**SELECTED TEXT:**
If you're in the market for a new HR manager position, you already know your resume is the most important tool you need on the journey to a new job. But regardless of how many resumes you've seen while working in human resources, writing your own resume is still hard.
Don't worry; we know that everyone can use a bit of help when writing a resume, and we have the perfect solution!
Our step-by-step resume writing guide will walk you through everything from how to choose the right resume format to what information should go on in your skills section. You'll learn how to write an effective career summary and get tips on tailoring your resume specifically for this type of job.
With our help, you can create a professional resume in no time that sets you apart from 99% of other HR professionals. And with our HR manager sample, you'll be able to see exactly what it looks like when done right!
So don't wait any longer - read on to learn how to create a perfect HR manager resume! Or jump straight to the resume example ➝
What to do before you start writing an HR manager resume?
With your experience in human resources, you already know that human resources managers (HR managers) have a broad scope of responsibilities.
HR managers manage all aspects of human resources, including payroll, compensation benefits, performance management, hiring, training and development. They are also developing and implementing HR strategies, initiatives and procedures aligned with the overall business strategy.
It's important to note that the responsibilities of an HR manager can vary from one company to another.
At one company, the focus of the position can be on talent management and employee lifecycle. Elsewhere, the HR manager may be mainly responsible for performance management and compensation benefits.
The options are endless.
Considering the wide scope of responsibilities and potential combinations, writing an HR manager resume can be tricky since you need to clearly present relevant experience and skills without overwhelming a potential employer with lots of unnecessary information.
To do so, customize your resume to the available position.
If you're looking for a new human resources manager job, you must know what skills are required for this position and how to present them on your resume.
So, before you start working on your resume, make sure that you know the skills, experiences and qualifications employers are looking for in candidates. This insight will help you present relevant information in a concise and clear way.
Luckily, companies include that information in their job postings, confirming everything applicants should know about the position -- from the company culture to job requirements.
So, take your time to familiarize yourself with the job description and read it carefully. Use it as a guideline while writing and tailoring your resume to the role.
Now that you know what employers are looking for, let's write your perfect HR manager resume together -- step by step!
Choose the right format for the HR manager resume.
Choosing the right format is a starting point when writing a resume.
There are a few basic resume formats you can choose from:
A chronological resume is the most common resume format. It prioritizes relevant work experience and education, listing the experiences from most recent to older ones. Since it's the most popular format, creating a chronological resume should be your first choice.
This resume format is perfect for job seekers with consistent work history and work experience related to the job they're applying for.
The functional resume focuses on the professional skills you've developed through various jobs rather than work history. In other words, it groups skills and qualifications which relate to various positions instead of listing specific job titles and duties.

**PROBLEM 1:**
According to the HR manager resume guide, what kinds of things do HR managers develop and implement? List all of them.
**PROBLEM 2:**
Reproduce the section of the HR manager resume guide that begins with the words containing "At one company, the" and ends with "the available position.".

**RECORDS:**
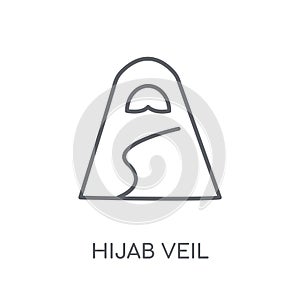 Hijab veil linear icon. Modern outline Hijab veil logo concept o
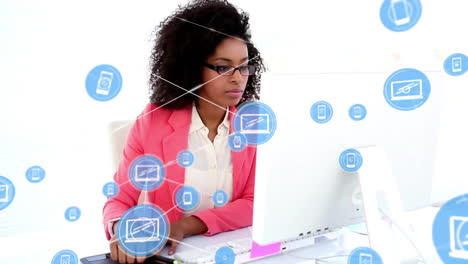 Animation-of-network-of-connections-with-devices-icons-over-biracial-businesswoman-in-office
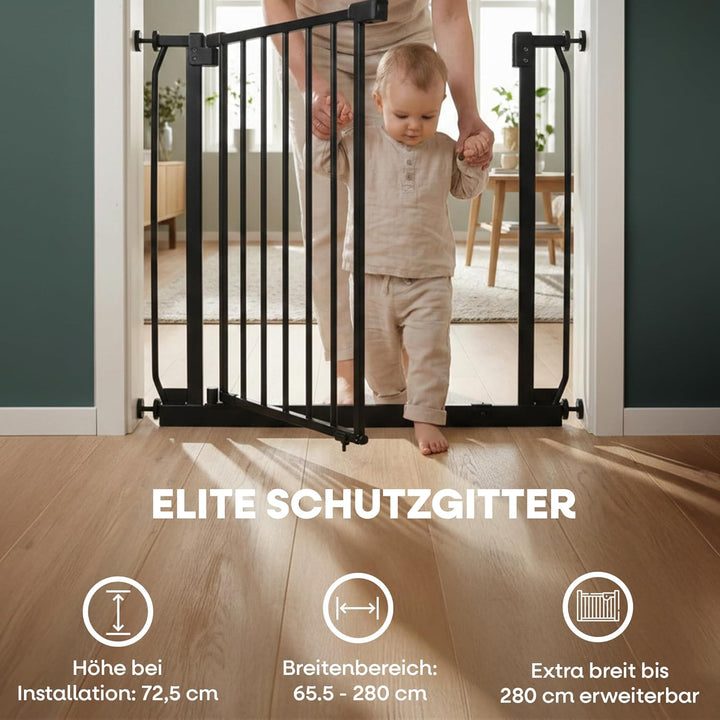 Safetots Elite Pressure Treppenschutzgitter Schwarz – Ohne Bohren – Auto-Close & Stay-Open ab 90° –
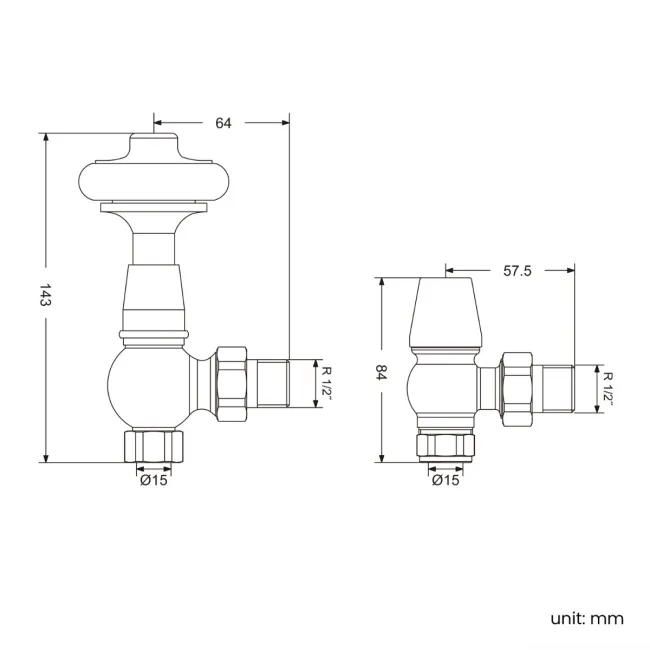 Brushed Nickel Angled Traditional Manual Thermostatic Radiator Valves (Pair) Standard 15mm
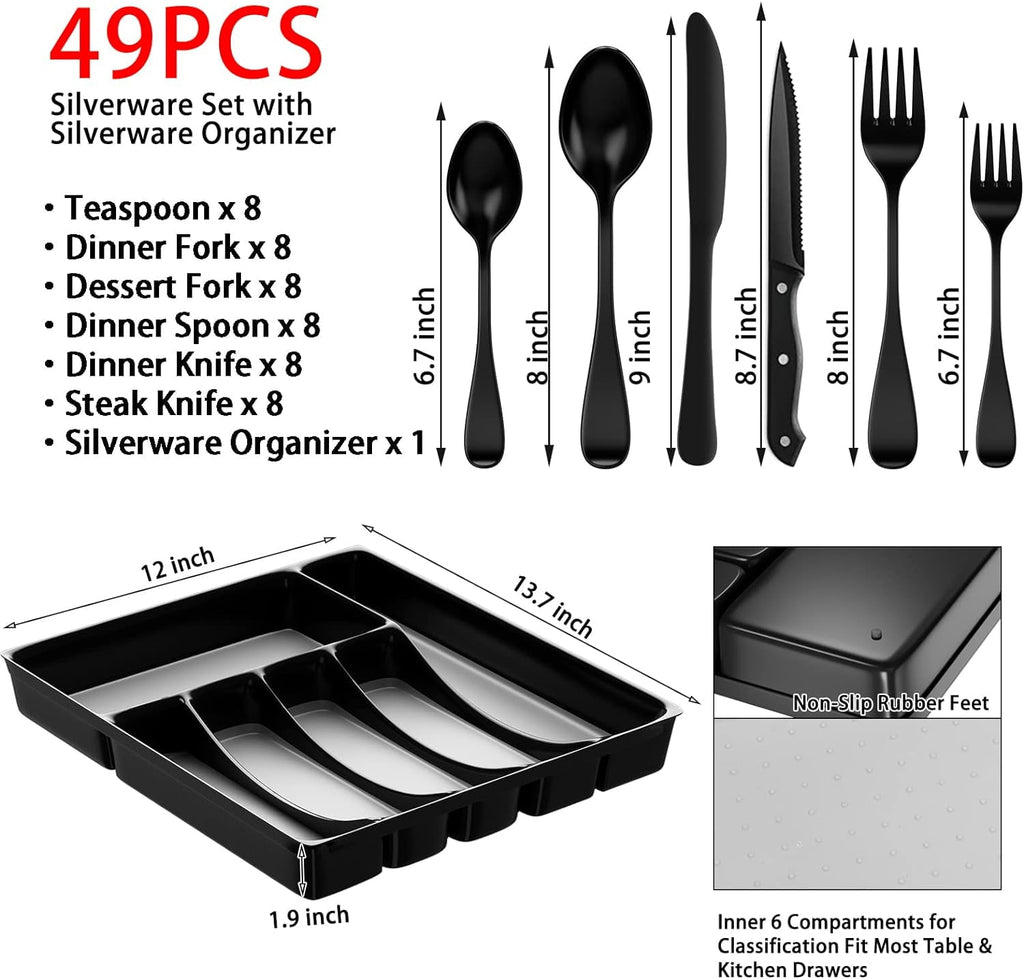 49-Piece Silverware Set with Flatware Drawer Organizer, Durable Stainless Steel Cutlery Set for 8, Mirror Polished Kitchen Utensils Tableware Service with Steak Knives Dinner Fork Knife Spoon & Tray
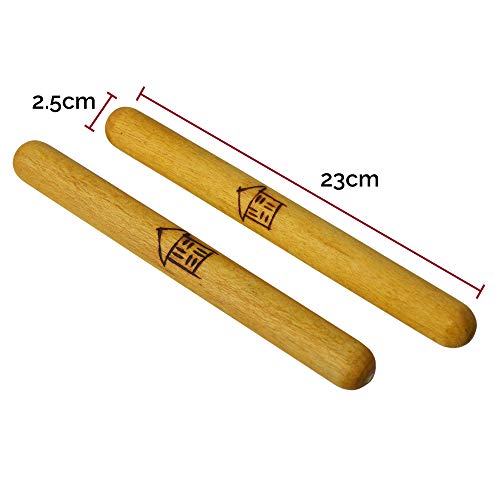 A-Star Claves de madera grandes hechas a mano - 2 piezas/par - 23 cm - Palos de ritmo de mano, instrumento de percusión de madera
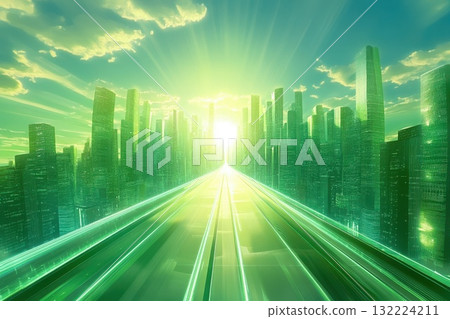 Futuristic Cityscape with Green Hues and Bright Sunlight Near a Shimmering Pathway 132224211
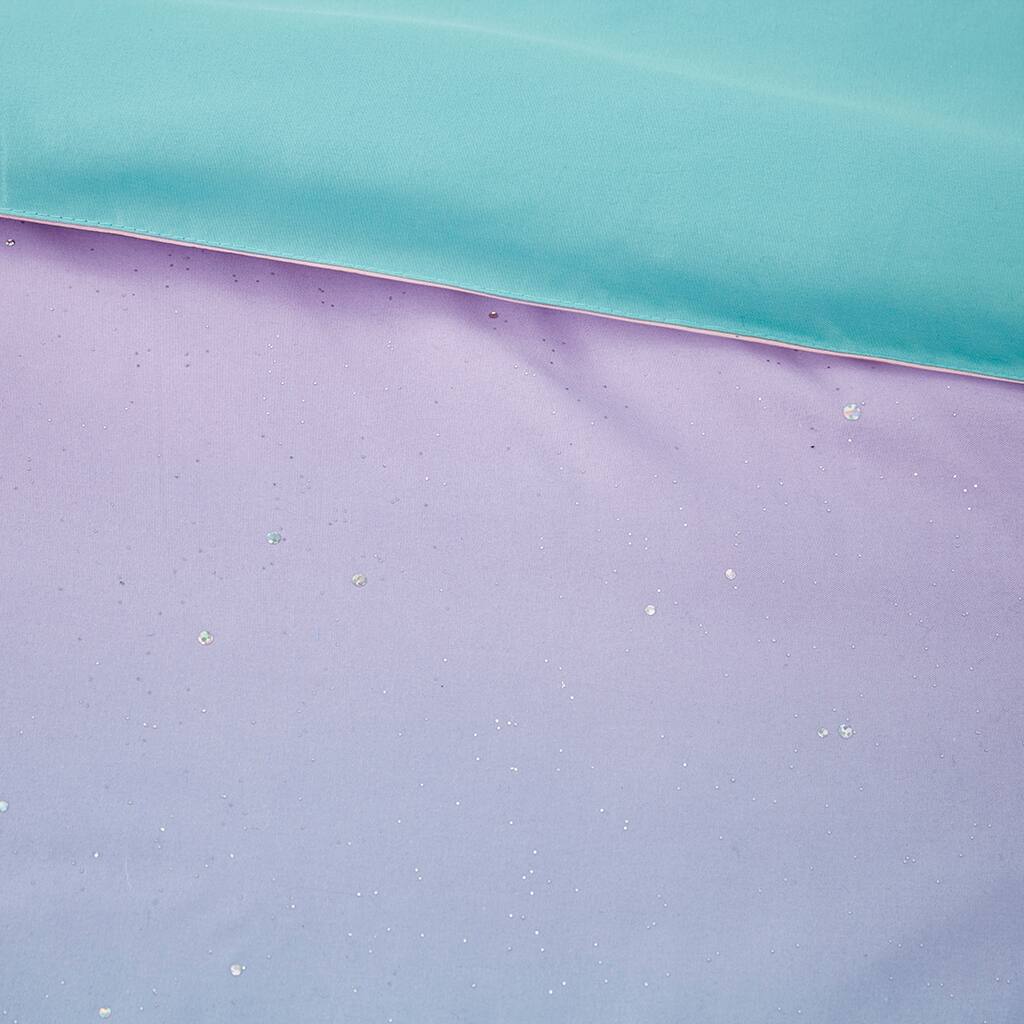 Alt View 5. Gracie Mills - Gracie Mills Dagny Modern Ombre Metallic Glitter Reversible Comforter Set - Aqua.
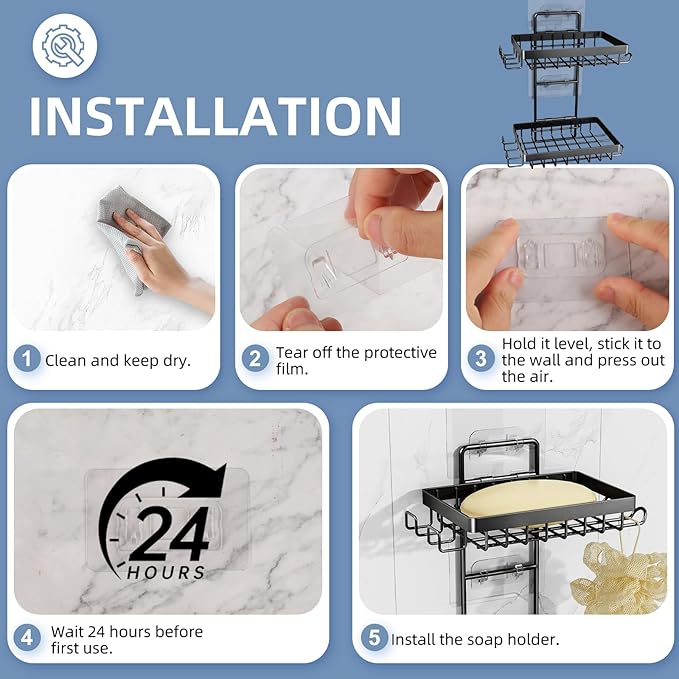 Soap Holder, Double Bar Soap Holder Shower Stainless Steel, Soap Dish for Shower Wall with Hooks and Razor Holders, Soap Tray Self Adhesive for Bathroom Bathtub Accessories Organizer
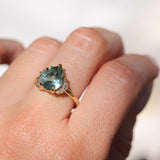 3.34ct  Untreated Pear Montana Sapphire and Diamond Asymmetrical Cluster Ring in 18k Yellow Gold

**EXERCISE RESPONSE 1:**
- HR strategies
- HR initiatives
- HR procedures

**EXERCISE RESPONSE 2:**
At one company, the focus of the position can be on talent management and employee lifecycle. Elsewhere, the HR manager may be mainly responsible for performance management and compensation benefits.
The options are endless.
Considering the wide scope of responsibilities and potential combinations, writing an HR manager resume can be tricky since you need to clearly present relevant experience and skills without overwhelming a potential employer with lots of unnecessary information.
To do so, customize your resume to the available position.